SET TASK A: Using the music reviews, decide whether each statement agrees with the text: (i) Alex Ebert is the lead singer of Ima Robot; (ii) Erykah Badu's album is her second; (iii) "I Want You" runs 11 minutes. Answer yes or no for each and quote the words of the text that settle it.

Start SOURCE EXCERPT

Ima Robot Ima Robot (Virgin/Toshiba EMI) The British music press claim this new L.A. band revives the smart dance-rock of early Talking Heads, but Ima
Robot's art pop goes straight from the disco sophistication of Roxy Music to the enervated electronica of Devo without giving the Heads as much
as a new wave. Lead singer Alex Ebert is a skinny guy with a software-designed mullet who spazzes out and bleats lyrics that are mostly about getting
dumped, which is understandable: a babe magnet he ain't. Backed by four studio stalwarts, two of whom are on Beck's payroll, Ebert is able
to show off his considerable pop smarts and even, on occasion, his roots as an MC. In ``Black Jettas,'' the band's most famous song
(included here as a ``secret track''), Ebert raps about being stalked by not one, but two ex-girlfriends driving identical Volkswagens.
Bryan Ferry may not be impressed, but you can bet Bret Easton Ellis is.
(Philip Brasor) Erykah Badu ``Worldwide Underground'' (Motown) Erykah Badu's acrobatic voice can scat or belt you to attention. But
it's the hip-hop soul heroine's intimate breathy purr that draws listeners into her third album, a streetwise, baroque celebration of the
different kinds of music that move her. At times sprawling and eccentric enough to have her schooling a fictional audience on the flute-accented
``Woo,'' this melding of old-school funk, jazzy instrumentation and dancey bleeps nevertheless flows well. Dance-music rhythms and synth
give a sexy sheen to the percussive nostalgia trip ``Back in the Day'' and ``Bump It (pt. 1&2),'' a languid siren song with
jazzy vocals and an insistent bass line. Yet Badu also continues her storytelling and social commentary with ``Danger,'' depicting a woman
waiting for her man to come home from prison. Using precisely placed sound snippets, the song communicates the cost of ill-gotten gains, from
conscience pangs to bullet wounds. Badu manages the highs and lows with casual aplomb, and although she may try the patience of some with the
11-minute opus ``I Want You,'' the ace musicianship and her own sense of when to shift the mood more than get her by. (Natalie Nichols, Los
Angeles Times) U.N.K.L.E. ``Never Never Land'' (Universal/Mo' Wax) Beatheads will pout when they hear Josh Davis (aka DJ Shadow)

End SOURCE EXCERPT
Start DATA

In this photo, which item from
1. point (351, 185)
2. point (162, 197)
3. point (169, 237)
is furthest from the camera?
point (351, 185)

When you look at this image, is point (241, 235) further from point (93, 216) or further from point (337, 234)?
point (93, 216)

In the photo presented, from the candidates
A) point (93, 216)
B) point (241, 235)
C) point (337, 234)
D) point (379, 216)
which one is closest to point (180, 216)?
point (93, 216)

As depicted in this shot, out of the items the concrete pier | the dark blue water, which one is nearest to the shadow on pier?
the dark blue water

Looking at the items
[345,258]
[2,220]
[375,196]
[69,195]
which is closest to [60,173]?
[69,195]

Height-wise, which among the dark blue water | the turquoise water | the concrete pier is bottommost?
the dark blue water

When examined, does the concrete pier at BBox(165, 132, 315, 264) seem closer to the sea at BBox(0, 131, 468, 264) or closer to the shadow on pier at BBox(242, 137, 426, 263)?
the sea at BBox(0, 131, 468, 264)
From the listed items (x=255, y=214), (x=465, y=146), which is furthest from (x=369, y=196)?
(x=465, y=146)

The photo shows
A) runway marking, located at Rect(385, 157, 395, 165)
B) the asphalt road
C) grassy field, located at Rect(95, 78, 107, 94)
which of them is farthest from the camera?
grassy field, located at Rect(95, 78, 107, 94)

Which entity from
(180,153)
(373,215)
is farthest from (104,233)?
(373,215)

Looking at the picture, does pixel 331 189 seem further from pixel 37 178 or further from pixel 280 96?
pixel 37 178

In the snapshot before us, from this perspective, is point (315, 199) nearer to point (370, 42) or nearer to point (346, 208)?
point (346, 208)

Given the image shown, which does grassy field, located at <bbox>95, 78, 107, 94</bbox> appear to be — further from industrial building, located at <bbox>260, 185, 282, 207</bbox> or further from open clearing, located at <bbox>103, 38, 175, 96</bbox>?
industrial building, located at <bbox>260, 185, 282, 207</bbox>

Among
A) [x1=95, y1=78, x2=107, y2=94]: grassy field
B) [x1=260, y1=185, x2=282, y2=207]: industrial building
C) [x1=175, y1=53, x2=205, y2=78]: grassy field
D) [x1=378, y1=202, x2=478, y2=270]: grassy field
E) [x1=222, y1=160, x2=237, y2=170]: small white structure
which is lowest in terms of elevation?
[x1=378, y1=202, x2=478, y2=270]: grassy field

End DATA

SET TASK B: Express the entries from the line containing "Given the image" through the end of the entries, inclusive, as a Markdown table with the columns Row and Line, leaving out blank lines.

FINAL RESULT A:
(i) Yes: "Lead singer Alex Ebert"
(ii) No: "draws listeners into her third album"
(iii) Yes: "the 11-minute opus"

FINAL RESULT B:
| Row | Line |
|---|---|
| 1 | Given the image shown, which does grassy field, located at <bbox>95, 78, 107, 94</bbox> appear to be — further from industrial building, located at <bbox>260, 185, 282, 207</bbox> or further from open clearing, located at <bbox>103, 38, 175, 96</bbox>? |
| 2 | industrial building, located at <bbox>260, 185, 282, 207</bbox> |
| 3 | Among |
| 4 | A) [x1=95, y1=78, x2=107, y2=94]: grassy field |
| 5 | B) [x1=260, y1=185, x2=282, y2=207]: industrial building |
| 6 | C) [x1=175, y1=53, x2=205, y2=78]: grassy field |
| 7 | D) [x1=378, y1=202, x2=478, y2=270]: grassy field |
| 8 | E) [x1=222, y1=160, x2=237, y2=170]: small white structure |
| 9 | which is lowest in terms of elevation? |
| 10 | [x1=378, y1=202, x2=478, y2=270]: grassy field |